A Purchase Order or Local Purchase Order LPO is a commercial document issued by a customer or buyer to a vendor or seller for the purchase of goods. Often the vendor would have first issued a “quotation” or “tender” to the customer for the supply of these goods. The customer upon acceptance of the quotation would then issue an LPO based on this quotation. The purchase order is a legal offer to purchase. When accepted by the vendor, it is binding.Note that while a document for the purchase of goods is called a Purchase Order, a similar document issued by a customer to a vendor requesting works done is normally called a “Work Order”.
How To Write an Local Purchase Order
Just like a sales invoice or price quotation, the purchase order can be divided into 3 main parts, the header, body & footer.
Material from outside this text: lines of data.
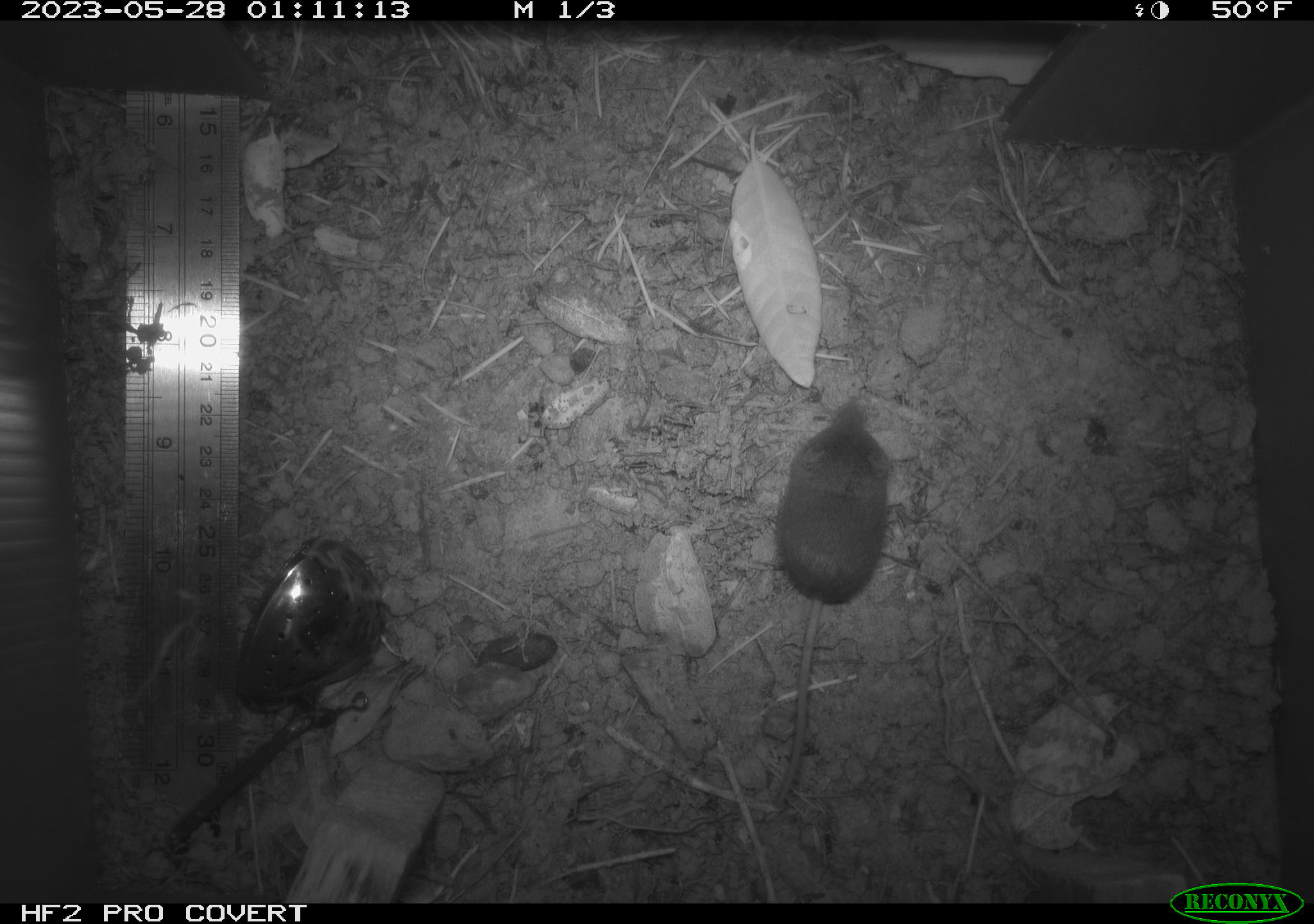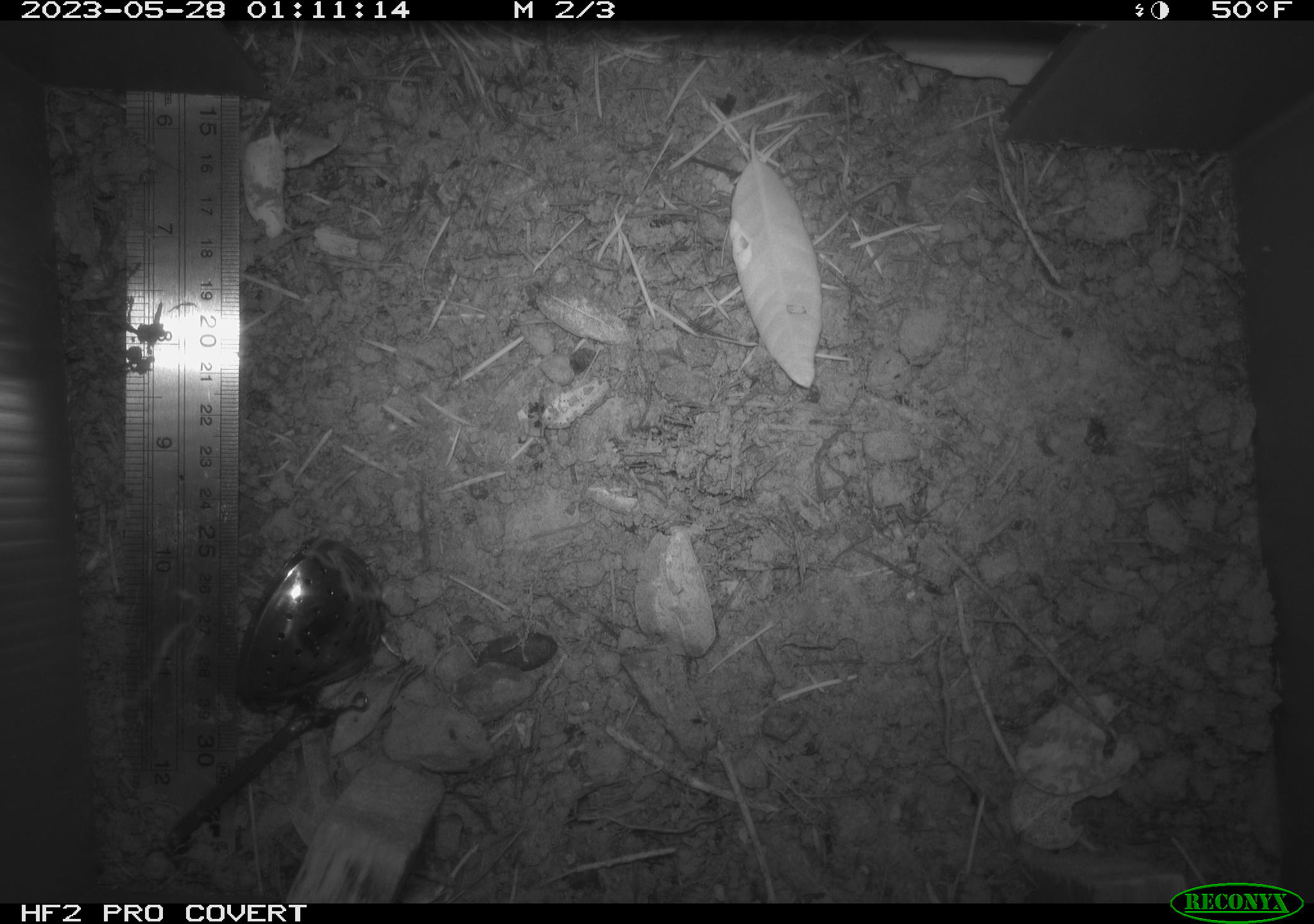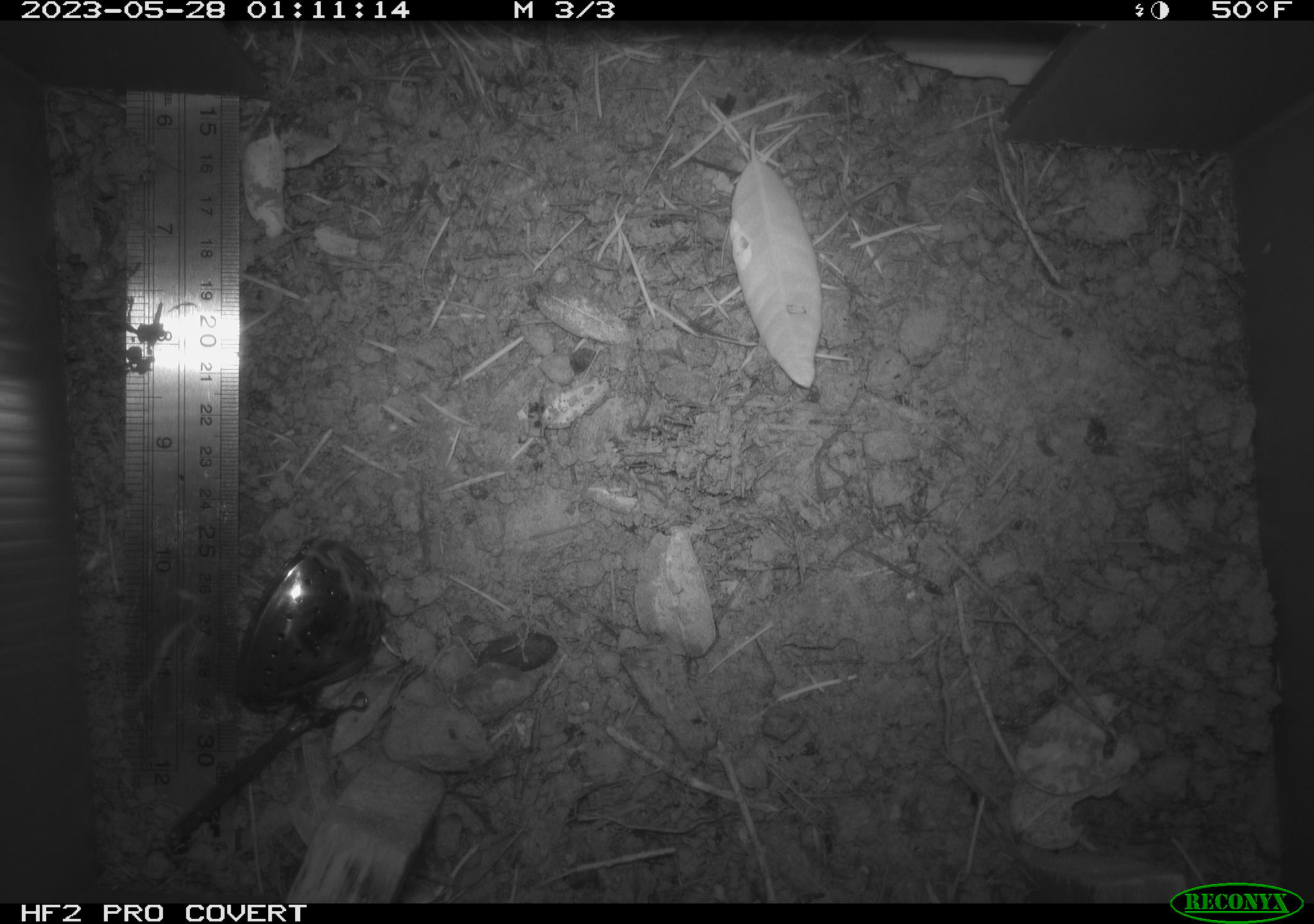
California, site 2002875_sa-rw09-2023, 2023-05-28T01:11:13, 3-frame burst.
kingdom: Animalia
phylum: Chordata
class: Mammalia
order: Eulipotyphla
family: Soricidae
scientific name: Soricidae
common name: shrews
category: soricidae family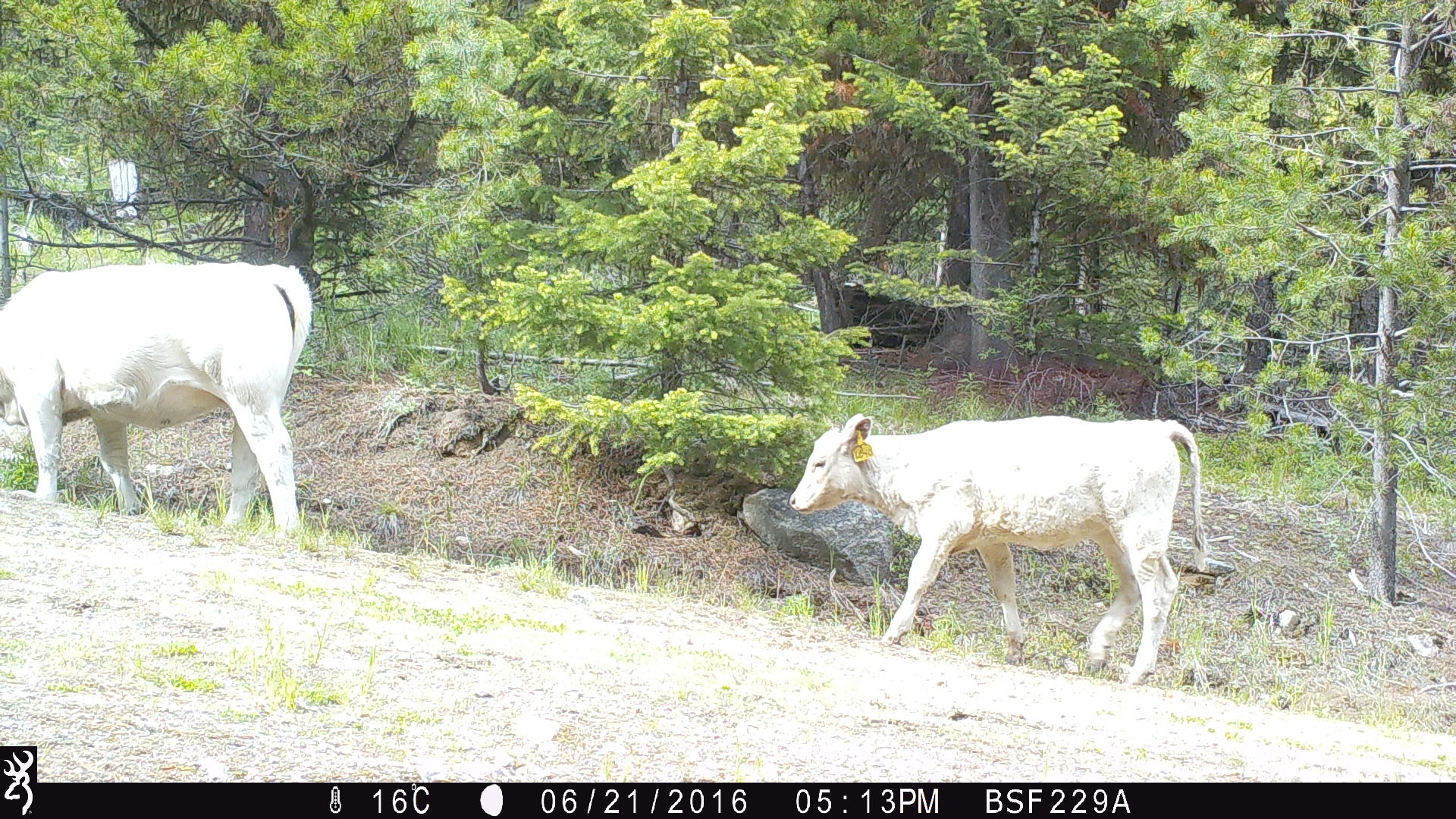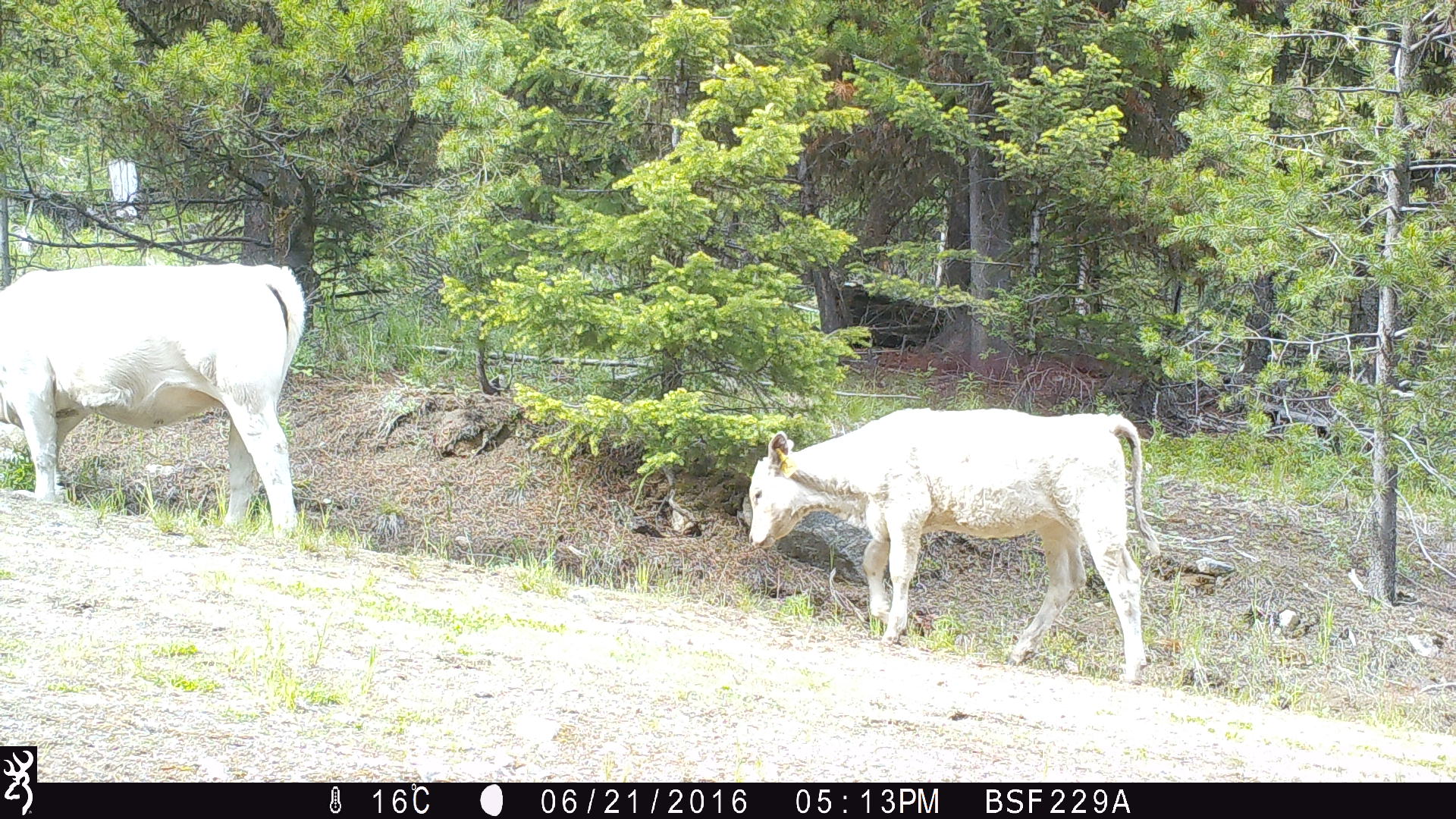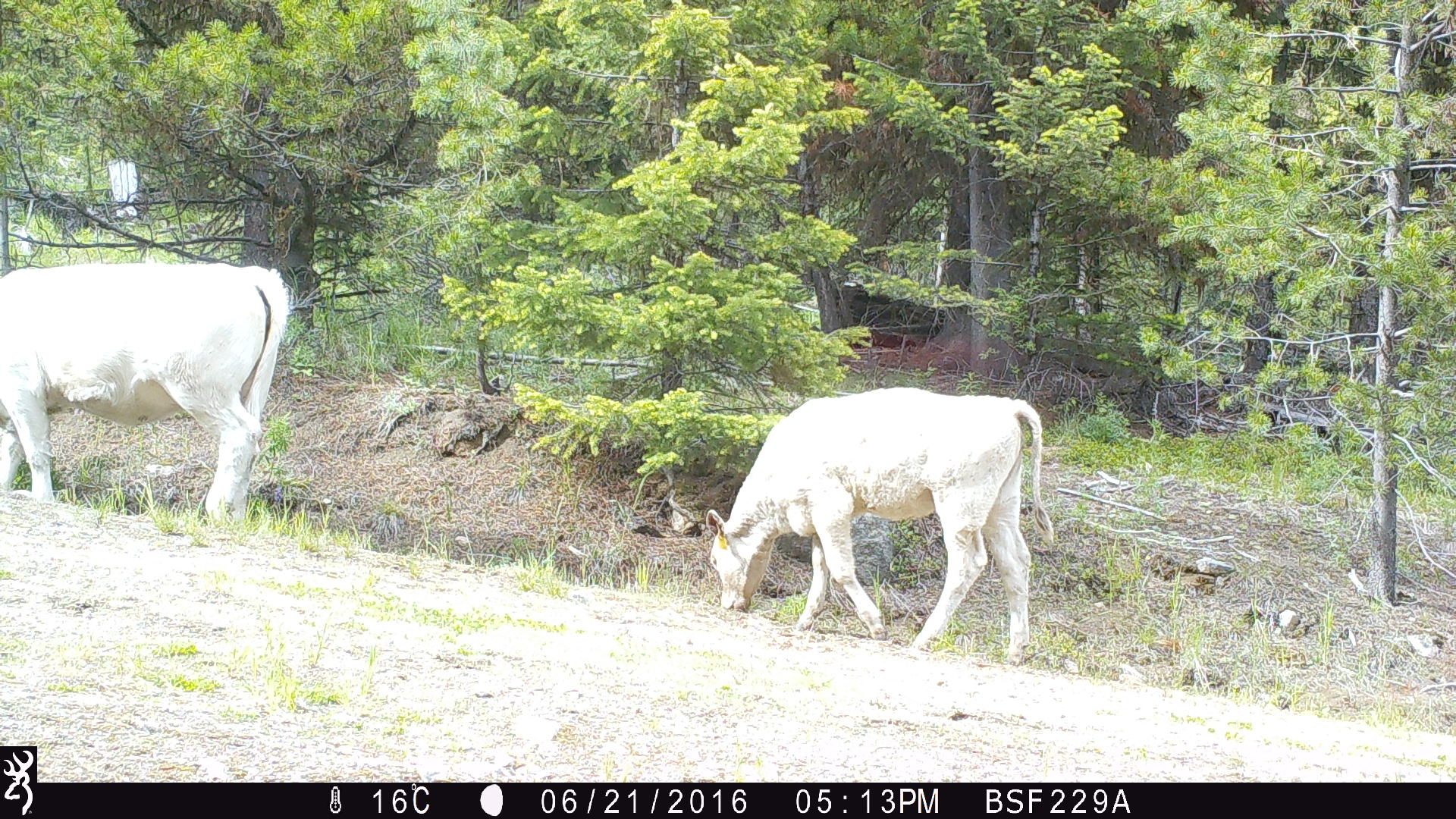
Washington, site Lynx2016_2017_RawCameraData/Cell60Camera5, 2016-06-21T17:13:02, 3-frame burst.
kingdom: Animalia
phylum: Chordata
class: Mammalia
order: Artiodactyla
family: Bovidae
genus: Bos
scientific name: Bos taurus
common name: domestic cattle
Domestic cattle (Bos taurus). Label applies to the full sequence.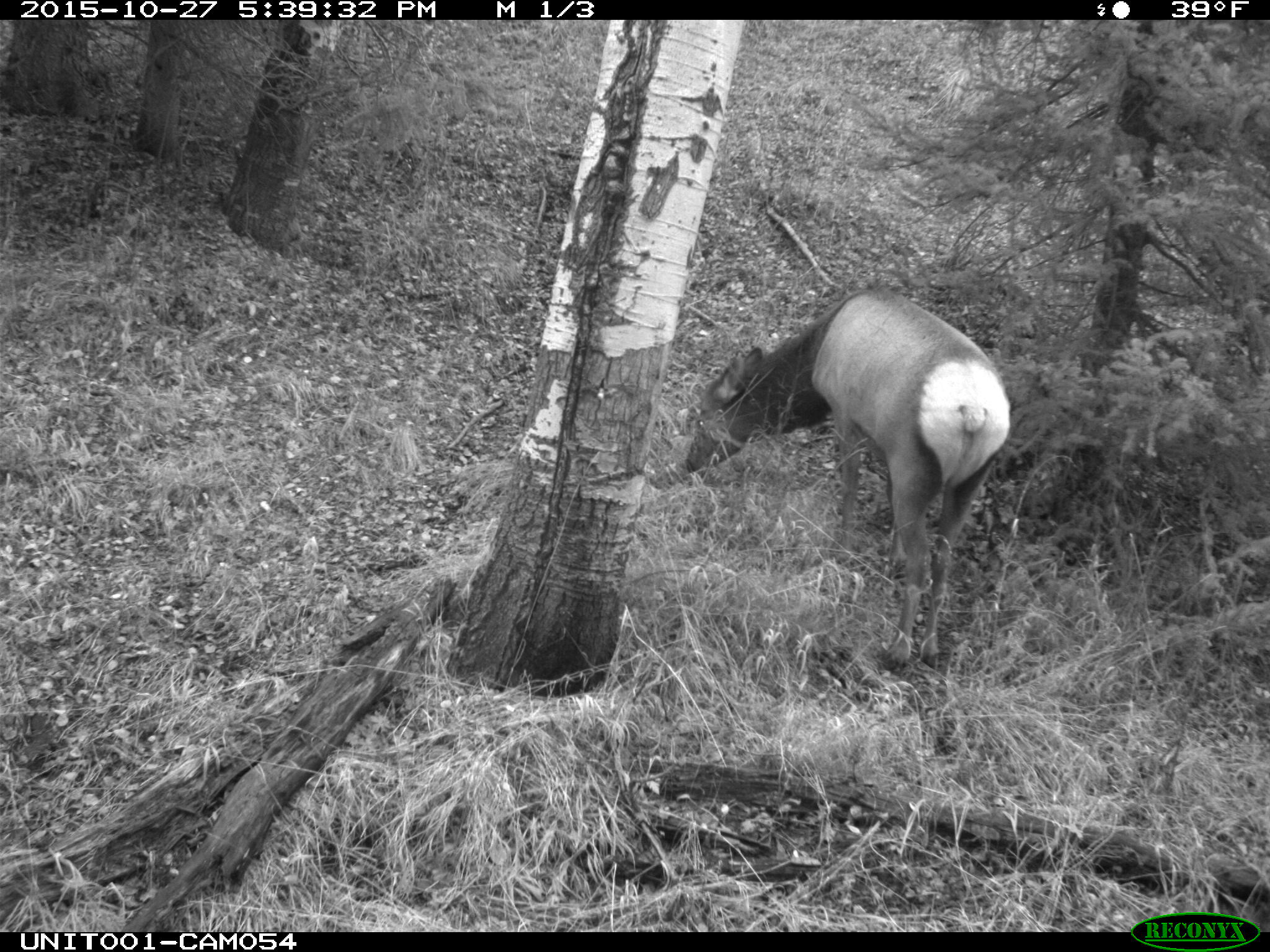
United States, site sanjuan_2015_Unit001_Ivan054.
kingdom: Animalia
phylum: Chordata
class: Mammalia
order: Artiodactyla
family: Cervidae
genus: Cervus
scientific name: Cervus elaphus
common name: red deer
Cervus elaphus (red deer).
These parts can typically contain the following elements :
Your Company letter head : Comprises your business name, logo, address, telephone & email and web address if available. In some countries, you must also include your business registration number and tax registration number.
The words “Local Purchase Order” clearly written towards the top of the page.
A Purchase Order number. This is a running serial number that you maintain. Each LPO issued should have a unique PO number hence, no two LPO’s should have the same number.
Vendor Ref No. : Vendor Reference which can be a quotation number if this Local Purchase Order was raised in acceptance of the quotation or tender given by a Vendor.
Your terms of payment or how soon you expect to pay your vendor E.g. “Cheque on delivery”, “Cash”, ”30 days after delivery” etc.
Your customer or client name and postal or physical address.
A description of the goods you are purchasing, quantity, unit of measure, price per unit and total amount for individual items. In the case of “Work Order”, your scope of work and amount for individual items.
Total Amount of all individual items.
If applicable, a tax amount and total after tax.
Delivery Date : Specify the number of days or a due date by when you expect goods to be delivered.
Other comments you may have like delivery instructions etc.
Any other terms and conditions. If unsure, seek professional advise from a solicitor to draft your terms and conditions. You may place this in the footer or the reverse side of the PO.
You can use any word processor or spreadsheet software program to create a Local Purchase Order.